Given request: Copy out each line of the entries below that contains the word "shirt".

Excerpted data:
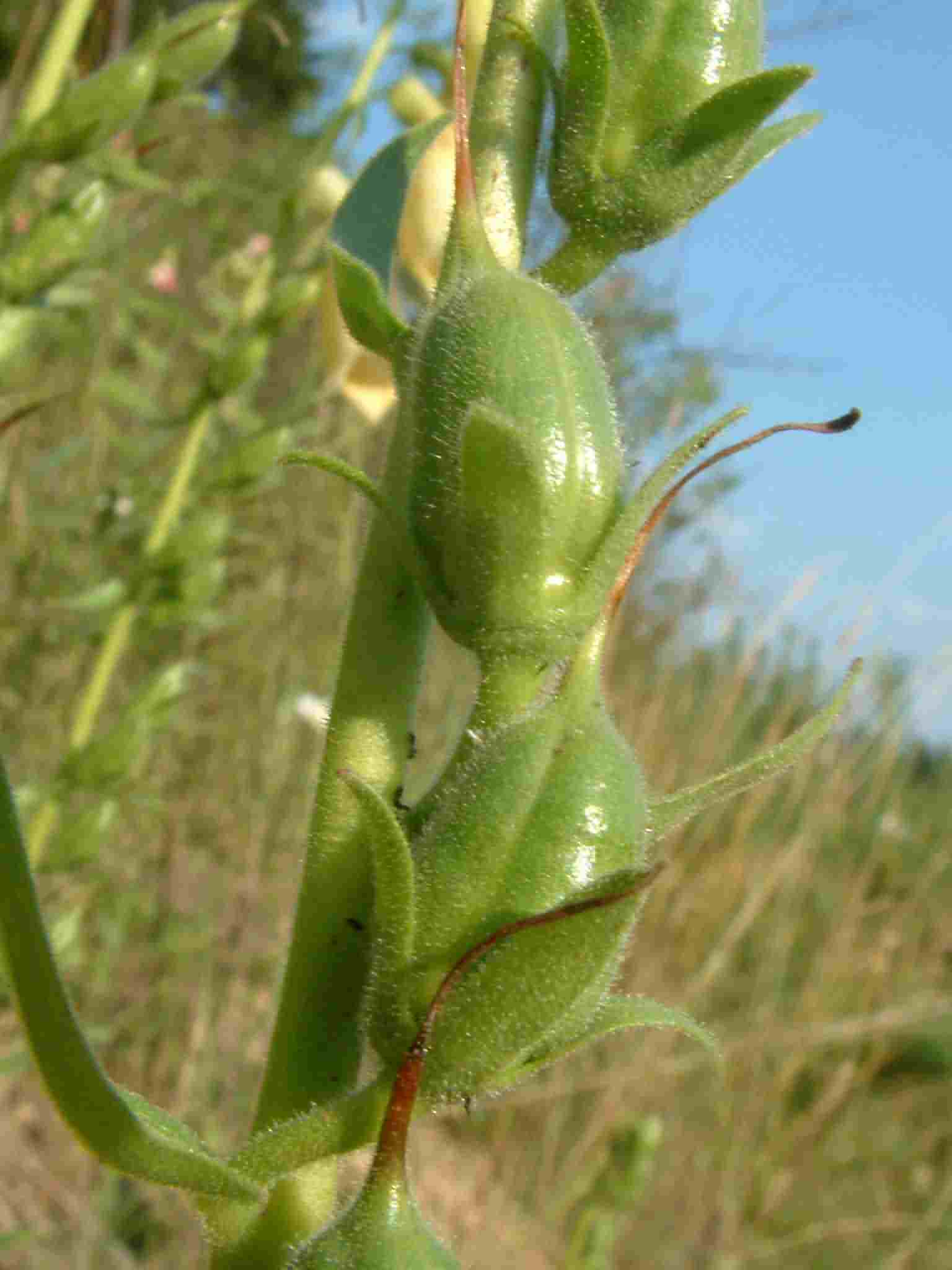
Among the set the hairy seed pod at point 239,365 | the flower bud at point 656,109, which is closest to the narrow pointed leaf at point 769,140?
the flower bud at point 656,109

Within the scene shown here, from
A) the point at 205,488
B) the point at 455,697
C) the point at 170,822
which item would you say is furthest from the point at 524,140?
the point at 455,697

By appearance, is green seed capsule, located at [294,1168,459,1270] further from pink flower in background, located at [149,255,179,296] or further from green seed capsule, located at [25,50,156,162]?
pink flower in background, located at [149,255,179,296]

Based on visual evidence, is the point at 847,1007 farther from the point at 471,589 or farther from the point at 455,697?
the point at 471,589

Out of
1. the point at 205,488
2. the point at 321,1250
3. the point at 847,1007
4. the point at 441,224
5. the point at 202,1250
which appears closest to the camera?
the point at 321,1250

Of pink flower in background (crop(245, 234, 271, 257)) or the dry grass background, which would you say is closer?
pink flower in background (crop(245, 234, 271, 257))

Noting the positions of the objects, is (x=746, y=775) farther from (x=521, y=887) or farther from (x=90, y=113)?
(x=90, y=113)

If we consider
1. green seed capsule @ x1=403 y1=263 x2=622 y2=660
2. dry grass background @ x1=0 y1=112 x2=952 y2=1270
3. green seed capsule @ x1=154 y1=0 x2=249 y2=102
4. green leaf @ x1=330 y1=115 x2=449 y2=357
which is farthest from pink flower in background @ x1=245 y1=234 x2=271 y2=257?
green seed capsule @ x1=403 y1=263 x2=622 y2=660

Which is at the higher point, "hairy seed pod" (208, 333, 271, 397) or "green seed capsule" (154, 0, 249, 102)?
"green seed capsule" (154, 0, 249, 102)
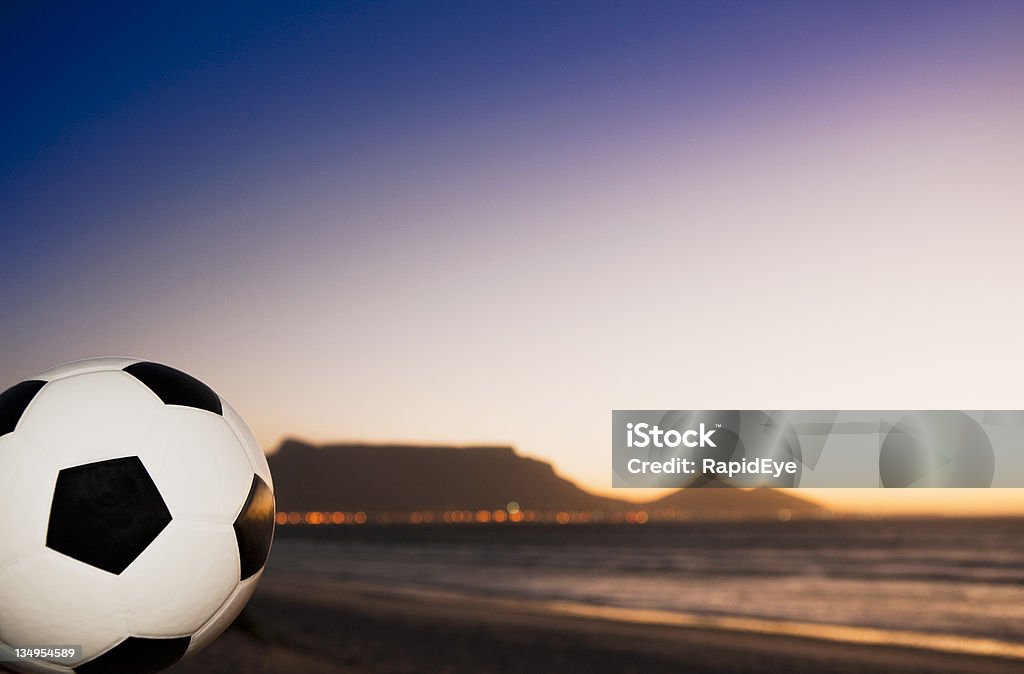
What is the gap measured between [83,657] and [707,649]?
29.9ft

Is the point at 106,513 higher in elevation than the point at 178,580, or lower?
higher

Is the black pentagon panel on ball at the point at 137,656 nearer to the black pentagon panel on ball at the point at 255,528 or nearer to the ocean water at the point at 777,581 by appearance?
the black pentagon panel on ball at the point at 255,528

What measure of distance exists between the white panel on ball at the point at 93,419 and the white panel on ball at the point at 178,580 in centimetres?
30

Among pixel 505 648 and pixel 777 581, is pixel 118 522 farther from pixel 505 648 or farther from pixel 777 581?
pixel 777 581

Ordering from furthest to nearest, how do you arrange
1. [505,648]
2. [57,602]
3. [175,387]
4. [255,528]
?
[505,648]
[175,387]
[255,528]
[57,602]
...
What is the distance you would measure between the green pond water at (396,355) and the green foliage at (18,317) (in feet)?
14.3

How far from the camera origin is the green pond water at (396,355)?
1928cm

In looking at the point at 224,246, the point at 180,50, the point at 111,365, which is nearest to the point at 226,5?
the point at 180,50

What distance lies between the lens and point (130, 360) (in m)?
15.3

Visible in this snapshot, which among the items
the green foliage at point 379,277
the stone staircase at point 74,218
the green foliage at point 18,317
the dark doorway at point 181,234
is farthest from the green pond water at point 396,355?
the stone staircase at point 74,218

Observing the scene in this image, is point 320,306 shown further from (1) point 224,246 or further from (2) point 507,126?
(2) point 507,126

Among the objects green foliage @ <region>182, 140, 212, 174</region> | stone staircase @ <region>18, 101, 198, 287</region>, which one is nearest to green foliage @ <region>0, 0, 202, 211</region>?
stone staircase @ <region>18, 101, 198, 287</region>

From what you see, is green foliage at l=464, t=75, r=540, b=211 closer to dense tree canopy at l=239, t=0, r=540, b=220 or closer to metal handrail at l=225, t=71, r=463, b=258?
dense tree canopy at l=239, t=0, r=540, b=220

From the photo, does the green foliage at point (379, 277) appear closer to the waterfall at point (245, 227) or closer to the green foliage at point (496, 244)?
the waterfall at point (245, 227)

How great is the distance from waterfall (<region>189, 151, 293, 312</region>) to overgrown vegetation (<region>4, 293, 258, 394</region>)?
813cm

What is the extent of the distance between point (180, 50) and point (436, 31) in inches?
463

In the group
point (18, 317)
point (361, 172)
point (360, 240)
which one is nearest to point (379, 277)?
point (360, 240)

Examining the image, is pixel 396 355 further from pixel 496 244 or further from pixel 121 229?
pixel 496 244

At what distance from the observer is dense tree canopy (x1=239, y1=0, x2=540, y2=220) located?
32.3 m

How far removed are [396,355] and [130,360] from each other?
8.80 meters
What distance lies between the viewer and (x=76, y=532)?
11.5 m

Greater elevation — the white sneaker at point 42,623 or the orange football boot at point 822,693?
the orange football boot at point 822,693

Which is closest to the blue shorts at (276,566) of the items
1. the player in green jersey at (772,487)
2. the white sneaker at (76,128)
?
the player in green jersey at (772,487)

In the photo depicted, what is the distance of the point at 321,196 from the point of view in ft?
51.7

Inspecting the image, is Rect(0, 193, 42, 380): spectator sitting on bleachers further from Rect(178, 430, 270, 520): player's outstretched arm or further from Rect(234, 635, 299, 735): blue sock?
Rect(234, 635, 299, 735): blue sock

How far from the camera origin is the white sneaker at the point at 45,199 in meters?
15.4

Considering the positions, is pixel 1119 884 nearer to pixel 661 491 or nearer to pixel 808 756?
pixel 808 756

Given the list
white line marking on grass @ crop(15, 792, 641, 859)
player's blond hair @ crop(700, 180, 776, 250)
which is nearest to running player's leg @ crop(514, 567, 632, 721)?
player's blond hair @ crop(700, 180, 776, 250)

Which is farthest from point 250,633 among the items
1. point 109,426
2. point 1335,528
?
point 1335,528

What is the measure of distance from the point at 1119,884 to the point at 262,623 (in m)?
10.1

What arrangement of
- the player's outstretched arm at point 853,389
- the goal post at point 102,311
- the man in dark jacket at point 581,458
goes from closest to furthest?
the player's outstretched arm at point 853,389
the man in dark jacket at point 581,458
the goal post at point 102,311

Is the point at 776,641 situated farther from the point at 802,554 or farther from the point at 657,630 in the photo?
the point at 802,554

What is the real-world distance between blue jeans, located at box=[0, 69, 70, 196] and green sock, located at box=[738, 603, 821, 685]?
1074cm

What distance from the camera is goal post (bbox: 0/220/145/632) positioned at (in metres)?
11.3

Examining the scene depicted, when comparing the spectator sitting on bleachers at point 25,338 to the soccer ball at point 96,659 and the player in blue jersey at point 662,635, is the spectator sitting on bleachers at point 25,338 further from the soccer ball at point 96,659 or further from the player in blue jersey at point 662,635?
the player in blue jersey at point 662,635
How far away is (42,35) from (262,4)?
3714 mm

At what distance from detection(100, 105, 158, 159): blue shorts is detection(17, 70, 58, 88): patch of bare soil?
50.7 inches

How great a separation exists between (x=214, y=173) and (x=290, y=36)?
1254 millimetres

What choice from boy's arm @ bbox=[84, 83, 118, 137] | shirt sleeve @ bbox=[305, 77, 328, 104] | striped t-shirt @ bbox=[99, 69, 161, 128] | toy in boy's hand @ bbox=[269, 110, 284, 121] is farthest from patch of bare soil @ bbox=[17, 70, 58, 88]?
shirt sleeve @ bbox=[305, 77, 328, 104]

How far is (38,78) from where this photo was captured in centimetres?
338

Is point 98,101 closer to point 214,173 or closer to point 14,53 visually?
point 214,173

Exercise result:
What choice from boy's arm @ bbox=[84, 83, 118, 137] | shirt sleeve @ bbox=[305, 77, 328, 104] | striped t-shirt @ bbox=[99, 69, 161, 128] | toy in boy's hand @ bbox=[269, 110, 284, 121] is farthest from patch of bare soil @ bbox=[17, 70, 58, 88]?
shirt sleeve @ bbox=[305, 77, 328, 104]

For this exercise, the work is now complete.